*Required work*:
Rewrite the material from the line with "Considering" up to and including the last line of the material as a Markdown table with the columns Row and Line, leaving out blank lines.

*Entries supplied*:
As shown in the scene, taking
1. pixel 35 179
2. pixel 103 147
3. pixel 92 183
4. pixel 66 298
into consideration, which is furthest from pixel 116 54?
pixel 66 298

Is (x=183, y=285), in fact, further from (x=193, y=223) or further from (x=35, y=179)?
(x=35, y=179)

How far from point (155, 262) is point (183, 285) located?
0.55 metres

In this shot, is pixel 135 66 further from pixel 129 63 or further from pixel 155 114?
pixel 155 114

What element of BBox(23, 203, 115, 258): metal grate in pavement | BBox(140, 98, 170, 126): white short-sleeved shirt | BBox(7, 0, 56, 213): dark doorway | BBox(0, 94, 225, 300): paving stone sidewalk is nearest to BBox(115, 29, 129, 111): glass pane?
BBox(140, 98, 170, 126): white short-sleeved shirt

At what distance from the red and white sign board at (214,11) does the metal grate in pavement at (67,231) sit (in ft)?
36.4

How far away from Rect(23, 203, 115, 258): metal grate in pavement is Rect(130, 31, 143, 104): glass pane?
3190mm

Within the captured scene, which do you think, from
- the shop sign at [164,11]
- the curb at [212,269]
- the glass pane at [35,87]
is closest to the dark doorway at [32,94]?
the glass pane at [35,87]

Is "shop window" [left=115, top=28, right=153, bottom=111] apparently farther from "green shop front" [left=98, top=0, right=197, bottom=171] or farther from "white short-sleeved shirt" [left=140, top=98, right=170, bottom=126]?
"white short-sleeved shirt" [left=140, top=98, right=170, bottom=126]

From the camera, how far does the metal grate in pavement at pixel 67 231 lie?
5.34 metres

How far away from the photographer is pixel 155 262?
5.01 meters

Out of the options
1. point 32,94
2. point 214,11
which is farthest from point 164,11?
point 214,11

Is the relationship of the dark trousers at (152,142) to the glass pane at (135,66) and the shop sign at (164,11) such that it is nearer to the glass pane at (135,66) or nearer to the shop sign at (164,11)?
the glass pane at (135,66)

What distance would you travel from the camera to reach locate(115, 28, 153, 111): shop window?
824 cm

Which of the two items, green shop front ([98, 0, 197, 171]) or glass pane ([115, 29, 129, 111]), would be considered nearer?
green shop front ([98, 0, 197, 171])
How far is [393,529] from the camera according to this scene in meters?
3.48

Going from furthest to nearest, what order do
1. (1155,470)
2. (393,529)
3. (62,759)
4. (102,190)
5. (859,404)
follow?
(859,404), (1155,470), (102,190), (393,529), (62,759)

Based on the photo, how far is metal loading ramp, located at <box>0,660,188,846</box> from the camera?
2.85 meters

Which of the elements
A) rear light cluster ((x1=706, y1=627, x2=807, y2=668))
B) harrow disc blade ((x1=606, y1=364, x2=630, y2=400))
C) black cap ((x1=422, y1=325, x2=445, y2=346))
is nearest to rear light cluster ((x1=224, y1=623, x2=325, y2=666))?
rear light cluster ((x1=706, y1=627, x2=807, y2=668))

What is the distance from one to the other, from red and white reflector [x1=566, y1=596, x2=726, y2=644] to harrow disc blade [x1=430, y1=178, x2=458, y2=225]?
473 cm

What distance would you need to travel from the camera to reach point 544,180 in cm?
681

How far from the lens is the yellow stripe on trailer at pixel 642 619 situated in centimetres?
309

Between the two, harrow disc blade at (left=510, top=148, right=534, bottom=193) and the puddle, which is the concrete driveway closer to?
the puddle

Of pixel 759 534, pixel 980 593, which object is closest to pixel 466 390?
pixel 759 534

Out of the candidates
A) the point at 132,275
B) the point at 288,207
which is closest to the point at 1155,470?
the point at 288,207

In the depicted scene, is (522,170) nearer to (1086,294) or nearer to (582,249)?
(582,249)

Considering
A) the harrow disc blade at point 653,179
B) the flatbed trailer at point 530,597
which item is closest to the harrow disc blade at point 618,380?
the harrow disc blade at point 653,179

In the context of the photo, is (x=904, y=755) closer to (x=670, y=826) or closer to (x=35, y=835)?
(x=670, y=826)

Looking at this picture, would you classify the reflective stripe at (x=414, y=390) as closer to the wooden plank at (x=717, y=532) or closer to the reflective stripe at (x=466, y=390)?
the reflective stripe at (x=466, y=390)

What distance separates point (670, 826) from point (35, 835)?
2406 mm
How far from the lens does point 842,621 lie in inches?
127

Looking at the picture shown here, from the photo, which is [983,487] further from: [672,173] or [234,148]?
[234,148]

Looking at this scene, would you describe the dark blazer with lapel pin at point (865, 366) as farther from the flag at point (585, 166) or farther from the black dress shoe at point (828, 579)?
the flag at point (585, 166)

*Response for this exercise*:
| Row | Line |
|---|---|
| 1 | Considering |
| 2 | A) the harrow disc blade at point 653,179 |
| 3 | B) the flatbed trailer at point 530,597 |
| 4 | which item is closest to the harrow disc blade at point 618,380? |
| 5 | the harrow disc blade at point 653,179 |
| 6 | In the context of the photo, is (x=904, y=755) closer to (x=670, y=826) or closer to (x=35, y=835)? |
| 7 | (x=670, y=826) |
| 8 | Looking at this picture, would you classify the reflective stripe at (x=414, y=390) as closer to the wooden plank at (x=717, y=532) or closer to the reflective stripe at (x=466, y=390)? |
| 9 | the reflective stripe at (x=466, y=390) |
| 10 | What distance separates point (670, 826) from point (35, 835)? |
| 11 | 2406 mm |
| 12 | How far from the lens does point 842,621 lie in inches? |
| 13 | 127 |
| 14 | Looking at the picture shown here, from the photo, which is [983,487] further from: [672,173] or [234,148]? |
| 15 | [234,148] |
| 16 | Looking at this scene, would you describe the dark blazer with lapel pin at point (865, 366) as farther from the flag at point (585, 166) or farther from the black dress shoe at point (828, 579)? |
| 17 | the flag at point (585, 166) |